Pour elle, “l’argent a toujours été secondaire” et géré par son mari, mais à 45 ans, elle entend bien “reprendre le contrôle” de ses finances. Premier cap à franchir, dépasser les “blocages”, avec une séance de coaching patrimonial.
“Je ne connais rien au monde de l’argent. J’ai laissé mon mari gérer les finances mais je cherche une sorte de revenu complémentaire pour ma retraite”, lâche Camille (prénom modifié) dans le bureau de Thierry Ohayon, directeur d’Exent, cabinet de gestion de patrimoine. Après dix années vécues à l’étranger et un divorce de retour à Paris, cette écrivaine, réalisatrice de documentaires et traductrice, dit “se réveiller”. Comme certaines femmes, les finances jusque-là, ce n’était pas ce qui l’intéressait.
Face à elle, le spécialiste, qui offre cette première séance d’essai, se montre compréhensif : “Il faut le temps d’accuser le coup du divorce et bien souvent l’argent, en terme de placement, arrive toujours en dernier.” Il ne s’agit “pas de faire de l’argent pour le principe” mais c’est “un devoir de se protéger”, au cas où les revenus diminueraient temporairement ou durablement, insiste celui qui oeuvre sur ce nouveau créneau de coaching prometteur, sous le regard de portraits de femmes de tous horizons personnalisant son bureau du 11e arrondissement de Paris.
Le rapport “Wealth and Gender in Europe” réalisé par une équipe de chercheuses pour la Commission européenne et publié en 2017 mentionne que la France fait partie des pays où les écarts entre le patrimoine détenu par les femmes et les hommes sont les plus élevés. “Mais qu’entend-on exactement par indépendance financière?”, questionne Camille dans cette quasi-réunion de salon. “C’est être capable d’assumer tes charges, le train de vie que tu souhaites et construire une solution d’épargne”, résume l’expert, coauteur du livre “Les filles, osons parler argent”.
Camille va toucher un chèque important pour son dernier livre, mais ne sait pas comment placer cet argent. C’est insuffisant pour acheter le studio à vendre dans son immeuble d’un beau quartier parisien. Prendre un crédit dans l’objectif de mettre en location alors qu’elle est déjà propriétaire?
“Avant d’embrasser, on parle d’argent”
Attention au diagnostic énergétique, à la possibilité d’utiliser des plateformes comme Airbnb, au plafonnement des loyers, à la fiscalité… M. Ohayon fait l’inventaire des précautions à prendre sans négliger “la charge mentale dans l’investissement”. Celui-ci ne doit pas être anxiogène, sous peine de peser sur celle qui cherche à s'”affranchir de ses blocages”. Le coach se lève pour dessiner au tableau un comparatif rudimentaire de solutions existant pour générer des revenus complémentaires.

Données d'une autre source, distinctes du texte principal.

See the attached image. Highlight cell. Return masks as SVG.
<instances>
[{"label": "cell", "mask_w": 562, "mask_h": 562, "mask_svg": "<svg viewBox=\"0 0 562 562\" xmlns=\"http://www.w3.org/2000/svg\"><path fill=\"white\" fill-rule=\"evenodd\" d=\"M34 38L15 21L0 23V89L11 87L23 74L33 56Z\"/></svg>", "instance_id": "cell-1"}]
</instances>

Un placement immobilier dans le secteur des services? “Je voudrais être sûre que je ne suis pas en train de créer une bulle spéculative dans les Ehpad”, s’inquiète la cliente attachée à un investissement socialement responsable. “Et quels sont les risques en cas de problèmes de gestion ?”, questionne-t-elle encore.

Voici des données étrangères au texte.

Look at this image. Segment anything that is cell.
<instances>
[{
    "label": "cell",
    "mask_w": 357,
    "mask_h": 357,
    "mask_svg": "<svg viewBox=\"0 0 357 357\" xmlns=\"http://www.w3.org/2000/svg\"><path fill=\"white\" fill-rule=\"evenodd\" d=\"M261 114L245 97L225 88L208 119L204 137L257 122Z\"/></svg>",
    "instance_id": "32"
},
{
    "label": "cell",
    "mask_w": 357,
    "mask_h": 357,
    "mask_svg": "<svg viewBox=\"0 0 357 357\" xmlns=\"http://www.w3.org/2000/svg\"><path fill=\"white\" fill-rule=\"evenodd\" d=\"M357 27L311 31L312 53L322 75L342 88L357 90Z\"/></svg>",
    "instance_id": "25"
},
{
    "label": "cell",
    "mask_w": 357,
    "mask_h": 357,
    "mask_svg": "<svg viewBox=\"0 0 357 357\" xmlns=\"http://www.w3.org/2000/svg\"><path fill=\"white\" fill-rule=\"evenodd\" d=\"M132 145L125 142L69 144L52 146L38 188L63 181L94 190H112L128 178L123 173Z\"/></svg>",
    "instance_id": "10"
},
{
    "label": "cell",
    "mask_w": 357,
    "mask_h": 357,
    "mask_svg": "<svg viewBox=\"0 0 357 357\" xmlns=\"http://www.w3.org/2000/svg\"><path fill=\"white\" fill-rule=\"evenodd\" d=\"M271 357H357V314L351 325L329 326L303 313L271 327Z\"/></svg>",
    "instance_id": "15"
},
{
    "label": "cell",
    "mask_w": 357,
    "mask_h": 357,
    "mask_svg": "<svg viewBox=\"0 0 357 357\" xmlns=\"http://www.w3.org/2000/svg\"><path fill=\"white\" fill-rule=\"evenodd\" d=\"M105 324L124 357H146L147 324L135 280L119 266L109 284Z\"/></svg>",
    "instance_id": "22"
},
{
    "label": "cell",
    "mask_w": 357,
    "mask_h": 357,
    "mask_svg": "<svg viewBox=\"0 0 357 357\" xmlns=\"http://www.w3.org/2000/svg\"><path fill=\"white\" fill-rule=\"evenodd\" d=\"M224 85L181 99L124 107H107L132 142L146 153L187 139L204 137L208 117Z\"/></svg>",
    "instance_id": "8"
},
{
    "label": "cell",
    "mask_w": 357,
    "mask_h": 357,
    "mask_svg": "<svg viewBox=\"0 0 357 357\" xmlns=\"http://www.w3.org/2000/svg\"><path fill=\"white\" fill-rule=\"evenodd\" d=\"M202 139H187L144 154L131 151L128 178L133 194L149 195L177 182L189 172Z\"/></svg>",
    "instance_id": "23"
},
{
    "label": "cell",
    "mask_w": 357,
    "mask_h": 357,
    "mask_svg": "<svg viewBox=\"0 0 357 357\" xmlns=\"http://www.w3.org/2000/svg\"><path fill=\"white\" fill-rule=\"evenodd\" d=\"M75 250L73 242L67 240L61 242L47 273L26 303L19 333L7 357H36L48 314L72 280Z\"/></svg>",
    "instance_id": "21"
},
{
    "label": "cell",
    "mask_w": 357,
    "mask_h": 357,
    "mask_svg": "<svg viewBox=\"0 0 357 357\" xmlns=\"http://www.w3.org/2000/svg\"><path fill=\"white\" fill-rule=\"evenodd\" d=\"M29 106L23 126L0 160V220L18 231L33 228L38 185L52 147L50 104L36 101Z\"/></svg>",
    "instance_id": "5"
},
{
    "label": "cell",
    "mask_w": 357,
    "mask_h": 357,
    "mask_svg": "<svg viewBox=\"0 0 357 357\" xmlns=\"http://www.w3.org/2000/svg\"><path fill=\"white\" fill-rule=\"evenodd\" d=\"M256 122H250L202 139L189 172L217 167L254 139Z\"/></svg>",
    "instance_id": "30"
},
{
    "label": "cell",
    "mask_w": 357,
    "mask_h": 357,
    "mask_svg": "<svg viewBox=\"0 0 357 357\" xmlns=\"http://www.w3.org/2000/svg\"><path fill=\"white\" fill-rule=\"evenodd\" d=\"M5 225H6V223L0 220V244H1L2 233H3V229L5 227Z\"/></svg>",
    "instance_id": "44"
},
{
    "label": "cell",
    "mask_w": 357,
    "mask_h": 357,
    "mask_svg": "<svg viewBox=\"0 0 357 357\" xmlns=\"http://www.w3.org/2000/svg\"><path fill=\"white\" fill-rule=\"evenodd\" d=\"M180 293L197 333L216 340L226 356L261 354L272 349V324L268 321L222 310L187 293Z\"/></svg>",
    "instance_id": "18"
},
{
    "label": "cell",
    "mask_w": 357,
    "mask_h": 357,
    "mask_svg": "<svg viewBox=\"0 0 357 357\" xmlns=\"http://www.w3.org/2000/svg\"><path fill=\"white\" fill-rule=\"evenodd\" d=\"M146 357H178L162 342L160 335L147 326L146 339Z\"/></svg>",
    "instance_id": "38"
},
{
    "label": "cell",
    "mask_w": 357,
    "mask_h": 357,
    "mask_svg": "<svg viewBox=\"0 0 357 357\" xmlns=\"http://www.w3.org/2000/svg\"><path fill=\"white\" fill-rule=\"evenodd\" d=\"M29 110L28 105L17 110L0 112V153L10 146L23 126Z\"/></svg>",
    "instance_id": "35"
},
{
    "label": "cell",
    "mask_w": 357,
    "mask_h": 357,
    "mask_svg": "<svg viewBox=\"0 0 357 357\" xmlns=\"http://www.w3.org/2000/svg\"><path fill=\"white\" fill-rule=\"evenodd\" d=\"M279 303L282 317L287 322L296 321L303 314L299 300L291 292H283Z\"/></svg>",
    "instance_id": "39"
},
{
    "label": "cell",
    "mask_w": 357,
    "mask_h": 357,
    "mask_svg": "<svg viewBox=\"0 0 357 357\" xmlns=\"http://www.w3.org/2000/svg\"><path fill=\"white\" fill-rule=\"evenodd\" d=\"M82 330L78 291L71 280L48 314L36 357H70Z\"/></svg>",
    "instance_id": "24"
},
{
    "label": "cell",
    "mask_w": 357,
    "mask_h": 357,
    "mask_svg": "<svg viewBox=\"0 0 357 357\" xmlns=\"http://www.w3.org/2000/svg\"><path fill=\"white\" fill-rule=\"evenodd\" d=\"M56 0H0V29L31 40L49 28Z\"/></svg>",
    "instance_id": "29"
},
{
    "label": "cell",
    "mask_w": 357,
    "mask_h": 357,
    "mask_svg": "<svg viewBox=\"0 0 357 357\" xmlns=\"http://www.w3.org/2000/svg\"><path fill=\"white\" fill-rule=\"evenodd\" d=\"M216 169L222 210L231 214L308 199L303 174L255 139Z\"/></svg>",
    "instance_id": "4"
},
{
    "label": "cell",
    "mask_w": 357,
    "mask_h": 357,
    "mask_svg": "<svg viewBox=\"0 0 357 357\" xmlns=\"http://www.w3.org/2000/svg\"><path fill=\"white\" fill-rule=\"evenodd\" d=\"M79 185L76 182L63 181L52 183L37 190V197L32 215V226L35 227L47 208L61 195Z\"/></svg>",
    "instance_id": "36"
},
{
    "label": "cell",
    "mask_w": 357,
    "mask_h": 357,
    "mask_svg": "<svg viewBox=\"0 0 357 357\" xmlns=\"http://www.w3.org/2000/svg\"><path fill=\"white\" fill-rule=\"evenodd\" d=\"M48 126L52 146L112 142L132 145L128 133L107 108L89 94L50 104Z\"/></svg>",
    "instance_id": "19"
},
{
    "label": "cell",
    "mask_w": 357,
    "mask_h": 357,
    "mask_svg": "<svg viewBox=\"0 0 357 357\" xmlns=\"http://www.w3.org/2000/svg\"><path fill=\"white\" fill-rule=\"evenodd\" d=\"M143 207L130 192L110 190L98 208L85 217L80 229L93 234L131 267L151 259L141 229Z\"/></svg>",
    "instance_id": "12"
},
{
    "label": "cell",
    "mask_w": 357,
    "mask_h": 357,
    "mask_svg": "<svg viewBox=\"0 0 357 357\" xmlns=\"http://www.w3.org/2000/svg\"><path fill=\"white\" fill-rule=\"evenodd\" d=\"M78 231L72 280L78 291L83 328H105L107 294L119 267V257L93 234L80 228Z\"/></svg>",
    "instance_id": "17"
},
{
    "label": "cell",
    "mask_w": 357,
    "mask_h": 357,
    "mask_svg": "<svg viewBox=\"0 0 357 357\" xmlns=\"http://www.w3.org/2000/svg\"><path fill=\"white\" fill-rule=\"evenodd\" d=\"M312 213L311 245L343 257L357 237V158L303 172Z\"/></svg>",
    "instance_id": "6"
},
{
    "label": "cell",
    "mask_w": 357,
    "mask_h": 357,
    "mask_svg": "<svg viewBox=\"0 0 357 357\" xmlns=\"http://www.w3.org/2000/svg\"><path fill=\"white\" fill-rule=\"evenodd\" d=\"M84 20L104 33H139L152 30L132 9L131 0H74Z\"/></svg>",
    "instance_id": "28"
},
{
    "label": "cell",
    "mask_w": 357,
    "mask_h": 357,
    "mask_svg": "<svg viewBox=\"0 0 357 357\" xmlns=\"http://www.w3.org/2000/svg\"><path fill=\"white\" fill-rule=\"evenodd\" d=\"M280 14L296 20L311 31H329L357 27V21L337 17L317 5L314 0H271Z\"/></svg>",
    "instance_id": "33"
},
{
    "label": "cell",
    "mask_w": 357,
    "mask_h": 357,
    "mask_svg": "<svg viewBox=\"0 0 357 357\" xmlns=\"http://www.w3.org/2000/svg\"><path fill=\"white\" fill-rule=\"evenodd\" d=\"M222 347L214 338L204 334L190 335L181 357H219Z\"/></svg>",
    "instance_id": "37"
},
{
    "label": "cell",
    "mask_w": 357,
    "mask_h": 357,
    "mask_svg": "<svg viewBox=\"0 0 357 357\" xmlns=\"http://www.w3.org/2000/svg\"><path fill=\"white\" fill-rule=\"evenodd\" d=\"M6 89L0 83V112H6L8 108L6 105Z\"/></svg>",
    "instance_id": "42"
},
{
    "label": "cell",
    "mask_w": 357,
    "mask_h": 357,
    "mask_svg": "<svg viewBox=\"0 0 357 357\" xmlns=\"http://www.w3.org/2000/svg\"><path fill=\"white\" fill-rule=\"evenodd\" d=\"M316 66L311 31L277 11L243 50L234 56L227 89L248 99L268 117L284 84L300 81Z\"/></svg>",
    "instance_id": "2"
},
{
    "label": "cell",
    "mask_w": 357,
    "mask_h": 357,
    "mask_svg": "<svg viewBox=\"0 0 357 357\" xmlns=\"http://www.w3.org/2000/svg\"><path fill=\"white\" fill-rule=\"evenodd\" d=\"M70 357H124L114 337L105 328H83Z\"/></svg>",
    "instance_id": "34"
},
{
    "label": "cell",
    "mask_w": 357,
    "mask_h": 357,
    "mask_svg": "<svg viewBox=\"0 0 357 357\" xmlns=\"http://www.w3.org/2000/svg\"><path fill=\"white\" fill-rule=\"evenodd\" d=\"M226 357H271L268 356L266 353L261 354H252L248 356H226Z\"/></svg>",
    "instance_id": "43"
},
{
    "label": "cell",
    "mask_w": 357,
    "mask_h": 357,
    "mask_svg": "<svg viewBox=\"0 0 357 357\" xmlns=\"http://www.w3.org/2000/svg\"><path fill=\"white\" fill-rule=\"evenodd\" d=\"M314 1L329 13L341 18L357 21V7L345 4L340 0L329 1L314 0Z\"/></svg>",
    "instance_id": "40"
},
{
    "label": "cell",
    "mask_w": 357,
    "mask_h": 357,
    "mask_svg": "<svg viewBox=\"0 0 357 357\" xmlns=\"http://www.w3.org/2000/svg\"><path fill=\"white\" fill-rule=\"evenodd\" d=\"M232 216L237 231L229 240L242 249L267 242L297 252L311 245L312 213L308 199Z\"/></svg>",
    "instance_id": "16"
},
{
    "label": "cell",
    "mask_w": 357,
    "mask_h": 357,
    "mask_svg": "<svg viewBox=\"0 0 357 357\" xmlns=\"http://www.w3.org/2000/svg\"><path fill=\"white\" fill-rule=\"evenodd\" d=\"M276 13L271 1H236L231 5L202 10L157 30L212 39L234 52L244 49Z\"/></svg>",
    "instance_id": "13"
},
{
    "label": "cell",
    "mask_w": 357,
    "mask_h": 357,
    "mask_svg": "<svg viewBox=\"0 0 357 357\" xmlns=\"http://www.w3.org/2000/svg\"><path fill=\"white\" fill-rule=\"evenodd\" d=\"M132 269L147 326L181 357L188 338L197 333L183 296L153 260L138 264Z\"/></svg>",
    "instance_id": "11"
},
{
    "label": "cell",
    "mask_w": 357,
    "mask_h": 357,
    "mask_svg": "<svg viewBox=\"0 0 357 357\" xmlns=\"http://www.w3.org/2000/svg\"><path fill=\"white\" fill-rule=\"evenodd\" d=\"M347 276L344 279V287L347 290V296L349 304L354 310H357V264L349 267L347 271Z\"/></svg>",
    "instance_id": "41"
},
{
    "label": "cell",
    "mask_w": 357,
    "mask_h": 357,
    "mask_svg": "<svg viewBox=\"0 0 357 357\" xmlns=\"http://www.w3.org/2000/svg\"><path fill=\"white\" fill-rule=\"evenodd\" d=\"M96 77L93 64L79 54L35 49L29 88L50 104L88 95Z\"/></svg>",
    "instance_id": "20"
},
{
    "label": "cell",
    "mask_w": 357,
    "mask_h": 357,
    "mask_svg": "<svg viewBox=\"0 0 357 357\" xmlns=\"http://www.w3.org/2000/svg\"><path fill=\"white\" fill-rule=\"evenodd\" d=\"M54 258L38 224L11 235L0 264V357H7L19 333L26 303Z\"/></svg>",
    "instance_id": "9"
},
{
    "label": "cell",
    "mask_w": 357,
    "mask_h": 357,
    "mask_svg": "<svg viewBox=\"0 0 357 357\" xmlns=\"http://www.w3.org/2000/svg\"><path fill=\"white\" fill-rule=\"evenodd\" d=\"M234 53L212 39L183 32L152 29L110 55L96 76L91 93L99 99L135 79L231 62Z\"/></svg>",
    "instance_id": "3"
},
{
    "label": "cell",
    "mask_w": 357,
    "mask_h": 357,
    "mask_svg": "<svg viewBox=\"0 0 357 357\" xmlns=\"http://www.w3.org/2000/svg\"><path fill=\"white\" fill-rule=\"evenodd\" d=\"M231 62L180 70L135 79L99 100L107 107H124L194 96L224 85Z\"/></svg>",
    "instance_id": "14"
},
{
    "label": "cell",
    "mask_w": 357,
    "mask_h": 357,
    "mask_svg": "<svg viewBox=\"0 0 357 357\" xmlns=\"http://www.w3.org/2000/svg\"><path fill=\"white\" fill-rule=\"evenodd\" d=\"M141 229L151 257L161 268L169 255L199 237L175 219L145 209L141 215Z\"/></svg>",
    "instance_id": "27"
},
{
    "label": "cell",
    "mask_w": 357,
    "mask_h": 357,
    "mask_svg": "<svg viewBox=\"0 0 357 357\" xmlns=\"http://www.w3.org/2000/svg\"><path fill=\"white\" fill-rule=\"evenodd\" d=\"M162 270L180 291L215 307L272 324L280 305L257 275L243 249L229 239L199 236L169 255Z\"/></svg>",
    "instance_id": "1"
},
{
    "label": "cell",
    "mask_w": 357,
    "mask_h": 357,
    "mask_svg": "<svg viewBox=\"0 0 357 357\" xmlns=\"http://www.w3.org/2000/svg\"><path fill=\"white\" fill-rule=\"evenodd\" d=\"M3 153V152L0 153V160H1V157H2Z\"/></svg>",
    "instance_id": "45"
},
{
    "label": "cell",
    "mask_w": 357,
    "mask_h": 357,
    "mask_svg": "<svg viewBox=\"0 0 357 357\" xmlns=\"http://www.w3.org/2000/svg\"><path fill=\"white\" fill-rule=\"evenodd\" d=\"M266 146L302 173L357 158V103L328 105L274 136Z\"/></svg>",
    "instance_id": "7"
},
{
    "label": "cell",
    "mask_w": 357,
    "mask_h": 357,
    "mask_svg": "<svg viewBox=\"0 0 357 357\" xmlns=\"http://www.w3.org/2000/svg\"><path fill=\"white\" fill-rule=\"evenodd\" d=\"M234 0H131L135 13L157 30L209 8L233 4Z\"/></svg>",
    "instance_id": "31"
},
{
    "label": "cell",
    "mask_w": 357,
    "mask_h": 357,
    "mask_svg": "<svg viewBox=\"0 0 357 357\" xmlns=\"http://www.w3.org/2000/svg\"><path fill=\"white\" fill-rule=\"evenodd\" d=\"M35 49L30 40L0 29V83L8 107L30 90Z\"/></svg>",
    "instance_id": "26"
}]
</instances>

Elle répète les conseils qu’elle vient d’entendre pour se les approprier : s’asseoir pour parler argent “sans pudeur” une fois par an avec son banquier ou conseiller financier, “solliciter des amis, des proches” pour discuter de projets et saisir des opportunités, prendre en compte un éventuel héritage à venir en tant que “richesse virtuelle”, être audacieuse…
Camille rebondit sur ce qualificatif pour décrire un paradoxe : si elle réussit facilement à vendre son ouvrage dans les salons du livre ou même ceux des autres, négocier ses services ou ses projets lui semble si inconfortable et compliqué qu’elle fait intervenir des agents pour s’en “décharger”.

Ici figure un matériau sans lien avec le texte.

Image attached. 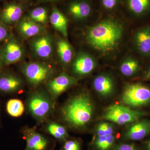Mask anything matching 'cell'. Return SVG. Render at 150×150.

Chez les femmes qu’il accompagne, M. Ohayon tente de balayer les tendances à “se délégitimer” mais aussi les tabous sociétaux, généalogiques et psychologiques liés à l’argent. D’où l’importance de “poser le sujet de l’argent quand on entre dans une nouvelle relation”, insiste-t-il: “avant d’embrasser, on parle d’argent”, la règle étant selon lui qu’il doit y avoir “un bénéfice à investir avec l’autre”.
Mère d’une adolescente de 12 ans, Camille n’en est pas là mais, en partant, elle est bien décidée à se procurer d’autres informations, résolue à diversifier ses revenus et fière d’avoir fait “un pas de plus vers l’indépendance financière”.